> _Instructions to follow_: In the material below, the lines to repeat exactly run from the one containing "family: Bovidae" to the very last line, both included.

Information supplied Start Marker

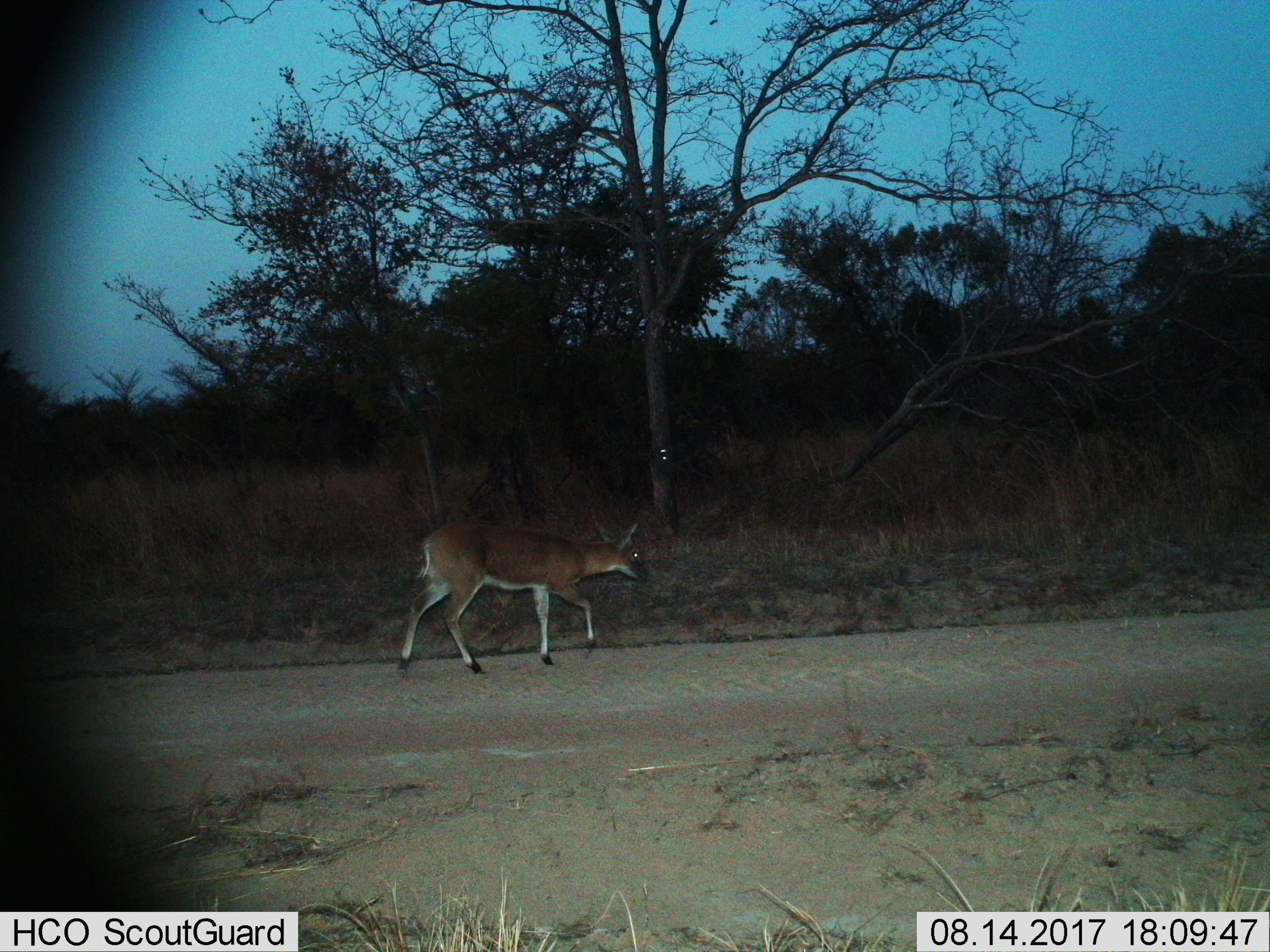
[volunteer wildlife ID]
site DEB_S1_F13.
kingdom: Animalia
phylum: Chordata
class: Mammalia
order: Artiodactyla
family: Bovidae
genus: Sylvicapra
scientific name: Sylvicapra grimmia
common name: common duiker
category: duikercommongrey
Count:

Information supplied End Marker

> _Answer space_:
family: Bovidae
genus: Sylvicapra
scientific name: Sylvicapra grimmia
common name: common duiker
category: duikercommongrey
Count:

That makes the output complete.